Chris Townsend is impressed by the new offering from Jetboil – the company’s lightest stove system so far.

Jetboil launched the first stove system combining a burner with a pot with built-in heat exchanger nearly twenty years ago. It was a great success, being convenient and easy to use as well as fast boiling and fuel efficient, and there are now half a dozen Jetboil stove system models. I’ve always liked the Jetboil system except for one thing – the weight. So I’m really delighted that Jetboil’s new model, the Stash, is the lightest Jetboil stove system by far. At 200 grams it weighs 40% less than the previous lightest models, the Zip and MicroMo (both 340 grams), whilst having the same size pot.

Design

Jetboil has achieved this by simplifying the design and reducing the weight of components. In particular the hefty plastic collar that links the burner and pot has gone. Instead, the pot just fits onto the serrated arms of the burner. This does reduce wind resistance but also makes it easier to remove the pot from the burner – no twisting the housing to unlock it, just lift it off.

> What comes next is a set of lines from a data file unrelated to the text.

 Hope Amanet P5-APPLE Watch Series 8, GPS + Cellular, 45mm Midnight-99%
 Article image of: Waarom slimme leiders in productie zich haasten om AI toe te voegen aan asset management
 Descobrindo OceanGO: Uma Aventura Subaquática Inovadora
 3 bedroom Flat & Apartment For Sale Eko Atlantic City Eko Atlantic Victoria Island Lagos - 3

The 800ml pot is made from hard anodized aluminium and comes with a fold-out insulated handle and a plastic lid with pourer hole. It’s wider than tall (12 x 8.25 cms), which I really like as it makes it easier to use as a bowl or mug, and better for stirring food than the tall narrow pots found on most Jetboil stove systems (for this reason my favourite up until now has been the MiniMo, which also has a wide pot). This shape makes it more stable too. Unlike other Jetboil stoves the pot doesn’t have an insulating sleeve, again to save weight. The pot complete with lid and handle weighs 140 grams.

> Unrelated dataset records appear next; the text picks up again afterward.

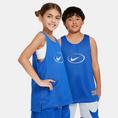 Game Royal/University Blue/White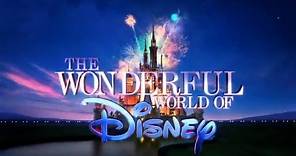 The Wonderful World of Disney Opening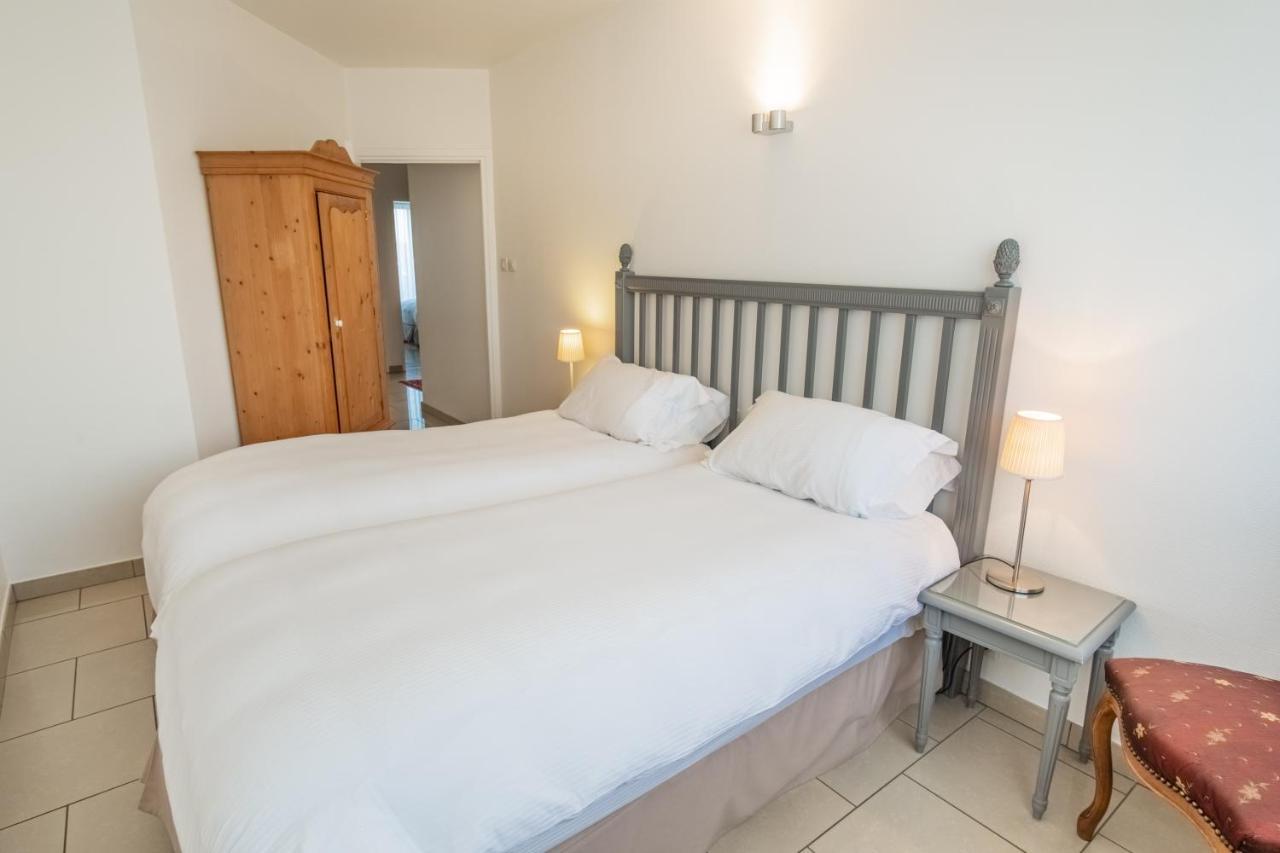 Appartement Mozart Strasbourg Exterior foto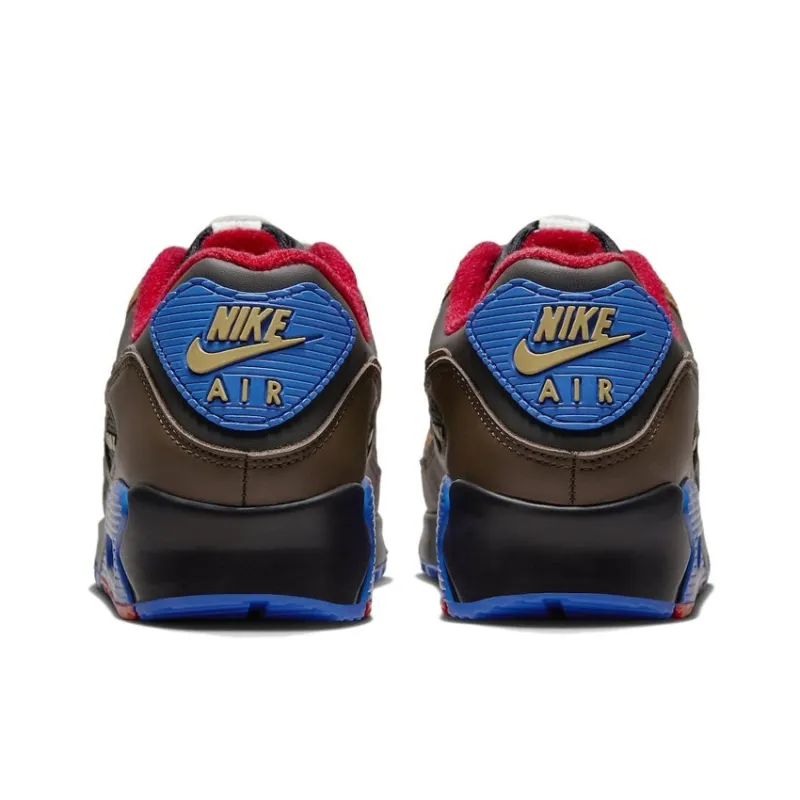 Nike Air Max 90 Ea Sports Play Like Mad-4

The burner itself weighs 60 grams and folds down neatly. The burner head is made of titanium. It doesn’t have a regulator and because of this Jetboil says it’s best for boiling water rather than simmering food as the flame can’t be as controlled as finely as on a burner with a regulator. There’s no piezo igniter, which I don’t think is a problem as in my experience these can fail so I always recommend carrying a lighter or fire steel anyway. The burner comes with a small bag that weighs 7 grams. Other pots can also be used with the burner, another bonus as this isn’t the case with other Jetboil stove systems.

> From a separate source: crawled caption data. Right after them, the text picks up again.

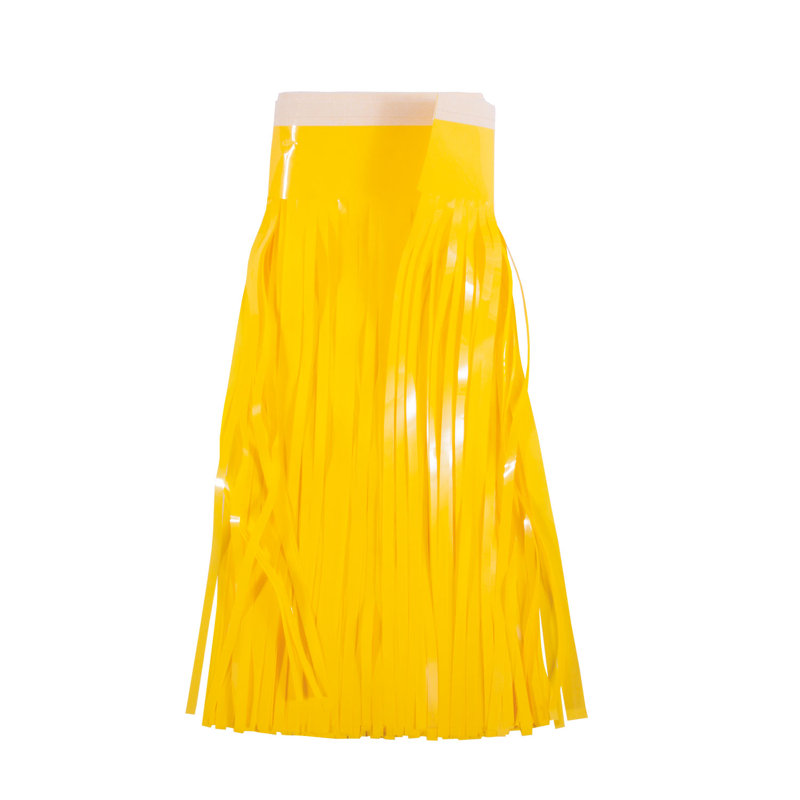 Vinyl Fringe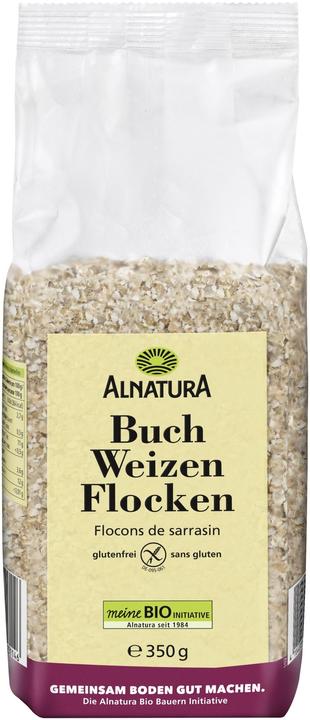 Alnatura Buchweizenflocken (350 g)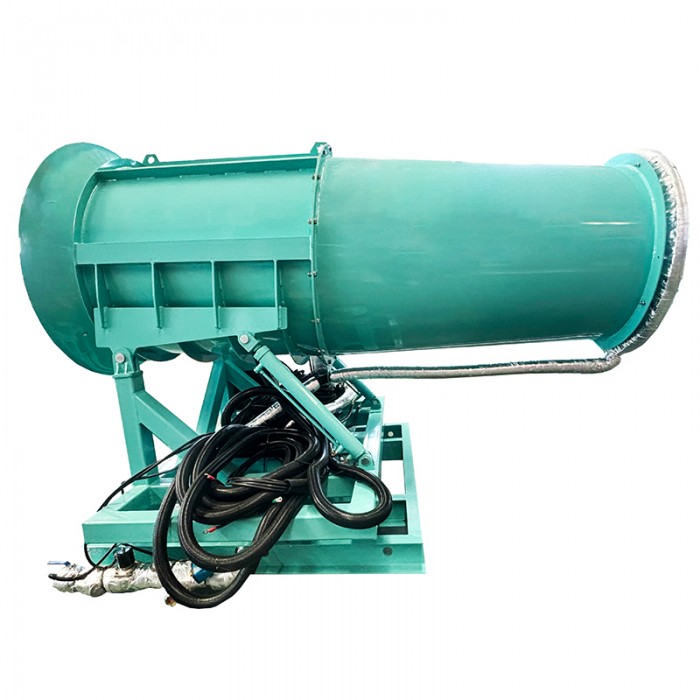 Fog Cannon BY120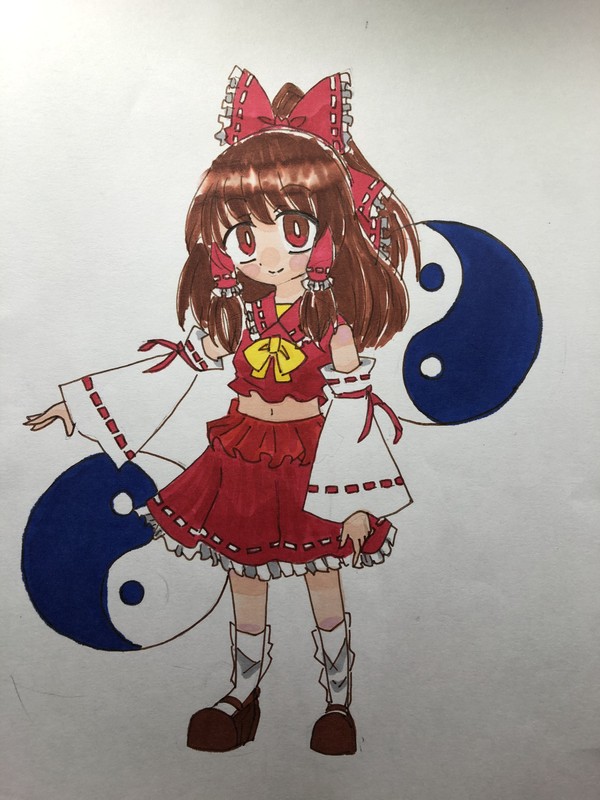 イラスト集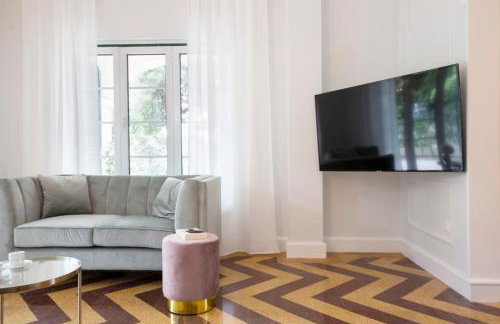 Glyfada Villa 6BR 16ppl Private Pool 300m to Beach - Foto 10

A canister stabiliser is also provided. It adds 27 grams to the weight. I’d leave it at home. The pot clicks onto the burner and the unit feels quite stable.

The burner, stabiliser, and a 100-size canister can be stored inside the pot to form a small, neat unit that is easily packed. The canister clips inside the pot lid to stop it rattling. A mini lighter fits inside the concave base of the canister.

First Impressions

Jetboil sent a Stash for test in advance of the launch on January 27. My initial impressions are very good. It boils water fast – 3 minutes for 500ml in my first tests with an air temperature of 14.8°C and a water temperature of 10.5°C – and despite not having a regulator it does simmer ok.  Jetboil says it “performs on-par with similar canister stoves in wind”, which is true, like them it performs poorly. In anything more than a light breeze a windscreen is needed. However, a simple foil one weighs little, certainly far less than the big collar found on more wind resistant Jetboil stove systems.

What I particularly love is how light it is. I like Jetboil stoves and have used them on short trips but never on long ones due to the weight. My standard 0.9 litre pot weighs 116 grams, just 24 grams less than the Stash pot. It doesn’t have a heat exchanger though. And there are few gas burners weighing less than the Stash’s 60 grams. I’ll certainly be considering the Stash for my next long walk. I think it’s the ideal size for solo use, and just big enough for two if you’re not making huge meals.

This is an exciting new stove system. I’ll report on it again when I’ve used it extensively.